■ **Assignment**
Take the lines below between the one holding "Hot Tub No Swimsuits" and the one holding "Eight Track™, a Sans Serif Font by MINDCANDY", inclusive, and copy them exactly. Add nothing.

■ **Extracted information**
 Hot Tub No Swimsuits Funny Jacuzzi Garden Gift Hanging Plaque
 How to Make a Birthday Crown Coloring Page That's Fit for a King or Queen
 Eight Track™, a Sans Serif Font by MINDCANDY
...
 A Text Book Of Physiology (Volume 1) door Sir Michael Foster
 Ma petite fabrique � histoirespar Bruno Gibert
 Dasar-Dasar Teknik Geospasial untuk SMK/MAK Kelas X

■ **Answer**
 Hot Tub No Swimsuits Funny Jacuzzi Garden Gift Hanging Plaque
 How to Make a Birthday Crown Coloring Page That's Fit for a King or Queen
 Eight Track™, a Sans Serif Font by MINDCANDY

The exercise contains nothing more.